Institute of Automation and Information Systems, Technical University of Munich, 85748 Garching, Germany.
Sensors (Basel). 2021 Jan 22;21(3):745. doi: 10.3390/s21030745.
Data collection from distributed automated production systems is one of the main prerequisites to leverage information gain from data analysis in the context of Industrie 4.0, e.g., for the optimization of product quality. However, the realization of data collection architectures is associated with immense implementation efforts due to the heterogeneity of systems, protocols, and interfaces, as well as the multitude of involved disciplines in such projects.
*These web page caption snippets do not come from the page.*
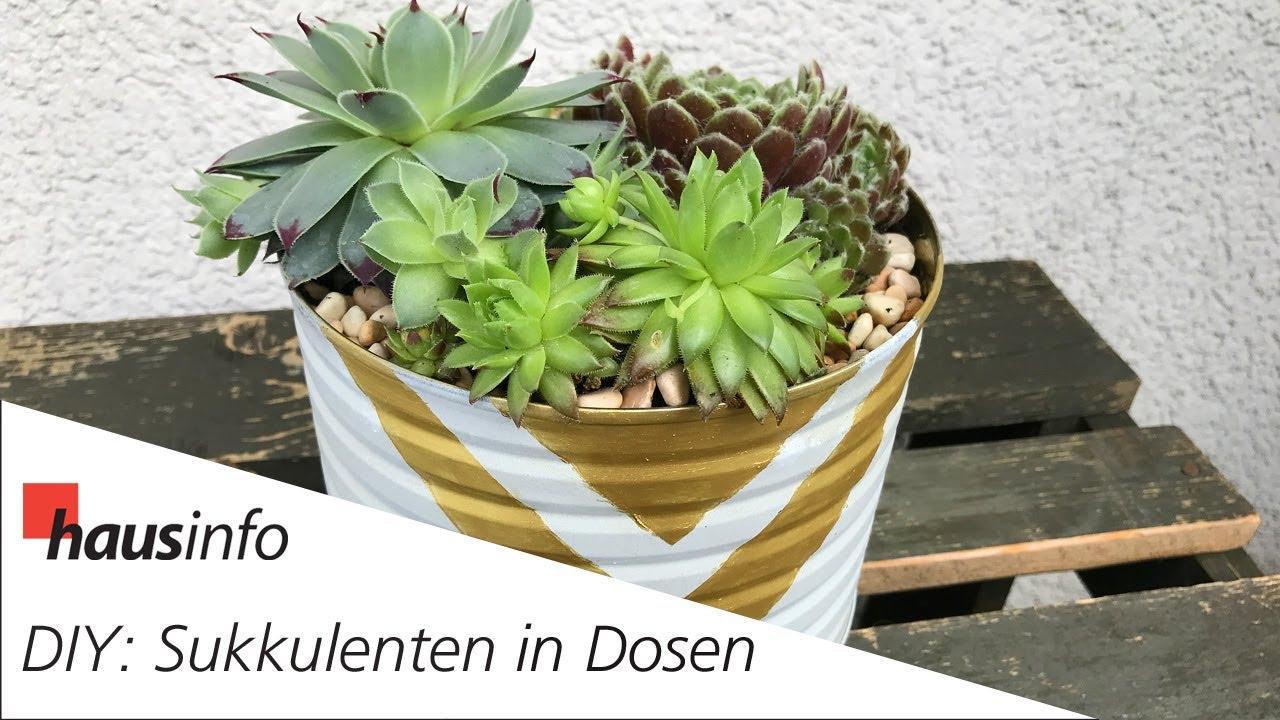 Diy Sukkulenten In Dosen Pflanzen Youtube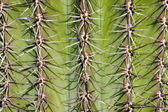 Very dangerous, detail of cactus — Stock Photo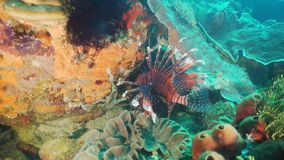 Coral reef and tropical fish. Philippines, Mindoro. Lionfish on coral reef. Dive, underwater world, corals and tropical fish. Philippines, Mindoro. Diving and stock video footage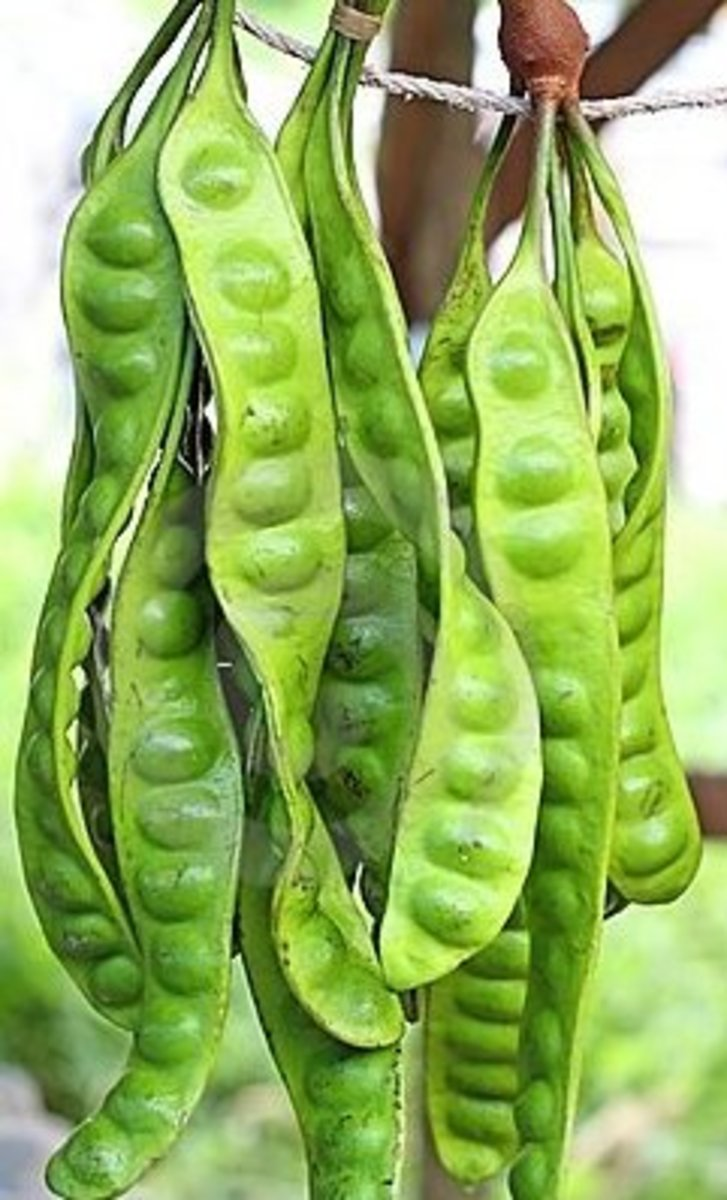 Nutrients In Petai - The Benefit Of Stinky Bean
Therefore, this paper contributes with an approach for the model-driven generation of data collection architectures to significantly lower manual implementation efforts. Via model transformations, the corresponding source code is automatically generated from formalized models that can be created using a graphical domain-specific language. The automatically generated architecture features support for various established IIoT protocols. In a lab-scale evaluation and a unique generalized extrapolation study, the significant effort savings compared to manual programming could be quantified. In conclusion, the proposed approach can successfully mitigate the current scientific and industrial challenges to enable wide-scale access to industrial data.
从分布式自动化生产系统中进行数据采集是利用 Industrie 4.0 中数据分析信息增益的主要前提之一,例如,用于优化产品质量。然而,由于系统、协议和接口的异构性,以及此类项目中涉及的众多学科,实现数据采集架构与巨大的实施工作相关联。因此,本文提出了一种模型驱动的数据采集架构生成方法,以显著降低手动实现工作。通过模型转换,相应的源代码可以从使用图形领域特定语言创建的规范化模型中自动生成。自动生成的架构支持各种已建立的工业物联网协议。在实验室规模的评估和独特的广义外推研究中,可以量化与手动编程相比节省的大量工作。总之,所提出的方法可以成功地缓解当前的科学和工业挑战,从而实现对工业数据的广泛访问。